This morning two workmen come to fix the plumbing in the apartment downstairs. One of them knocks on my door, wants to come up and turn on the water. I let him up, but I’m instantly aware that his nose won’t be adjusted to the stink of out-of-control sauerkraut in the pantry where the sink is. So I go in and turn on the tap for him. He listens, says thanks, goes back downstairs. Of course when he leaves I’m finally motivated to deal with the stink, though James has been bugging me to deal with it for days. So I’m kneeling on the floor scooping scum off the sauerkraut with a teaspoon into a blue plastic cup, and through the floorboards I hear the one workman telling the other how my place stinks, how disgusting it is, how there’s definitely something rotting up there. Hurry up so we can get out of here, the other one says.

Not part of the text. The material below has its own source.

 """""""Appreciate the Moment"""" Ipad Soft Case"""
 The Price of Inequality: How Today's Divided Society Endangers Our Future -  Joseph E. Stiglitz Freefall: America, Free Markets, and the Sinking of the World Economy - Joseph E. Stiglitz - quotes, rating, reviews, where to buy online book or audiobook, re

So I start pacing and, even though I half-know they’ll be gone before I get to them, I’m working up my courage to go down, knock on the door and explain that I heard them through the floorboards, up through the pipes—explain about the sauerkraut, how I hate the stink too, how I wish I could just dump the whole fucking crock into the compost except I don’t have a compost so it would have to be the garbage, but that I can’t, because, you see, because of my grandfather.

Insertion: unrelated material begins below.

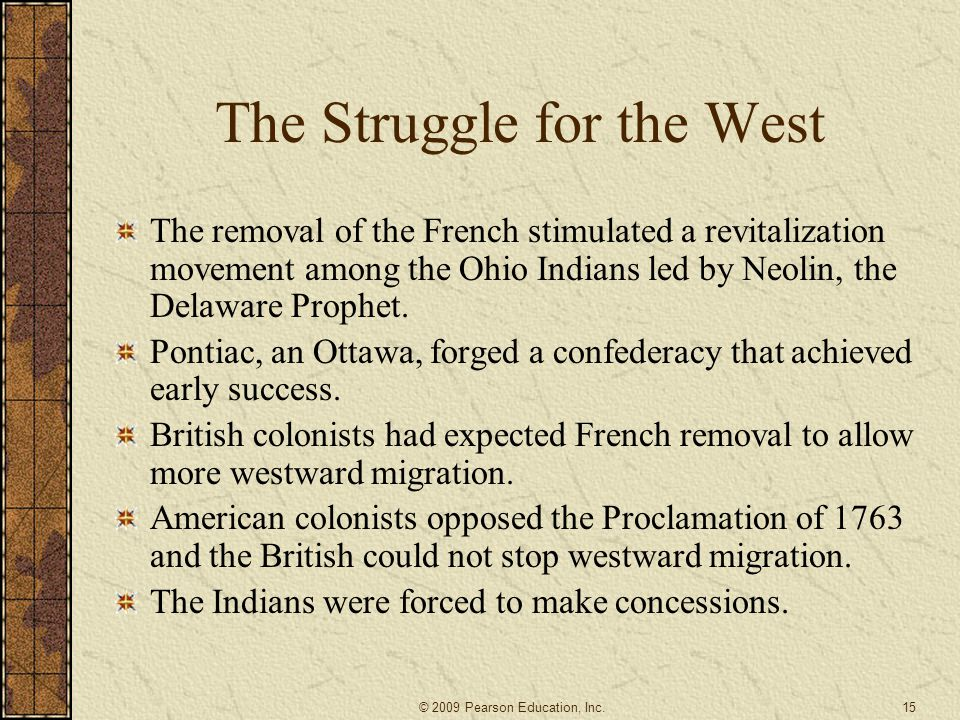 The Struggle for the West The removal of the French stimulated a revitalization movement among the Ohio Indians led by Neolin, the Delaware Prophet.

Because—how to explain—because of the small messages he leaves to himself on scraps of paper all over his house (veterinarian appointment Tues 1 pm, that cat will be the death of me), and because of the shaky hand he writes them in.
Because his house is for sale and I’m guessing this was the last time we’ll ever make sauerkraut together. Because his old cat Tigger died the day before I went over there to make the sauerkraut. Because Tigger is buried with an upside-down washbasin to mark his grave under the apple tree that Grandpa tried to splice with pear.
Because the man poured pickle juice on his fried rice when we ordered Chinese after making the sauerkraut. Because I tried it too. And it was good.
Because the first year I made sauerkraut with him I told everyone, Did you know there’s no vinegar in sauerkraut—only cabbage and salt, fermented. Because no one knew. It was always news.
Because we have the same taste for vinegar. Because I don’t speak Low German or German or Ukrainian or Russian or Dutch.
Because the lantern that used to light his way to the barn for morning chores now hangs unlit in my living room.
Because he bought thirty cabbages and bragged to the Mennonite woman who sold them that his granddaughter wanted to learn sauerkraut.
Because she was impressed.
Because he wouldn’t tell me when I’d stomped enough juices out of the cabbage with the wooden cudgel. I had to guess for myself. Because he used to have Polish farmhands who made huge wooden kegs of sauerkraut. Because they’d walk on it in their bare feet. Like Mediterraneans walk on grapes. For wine.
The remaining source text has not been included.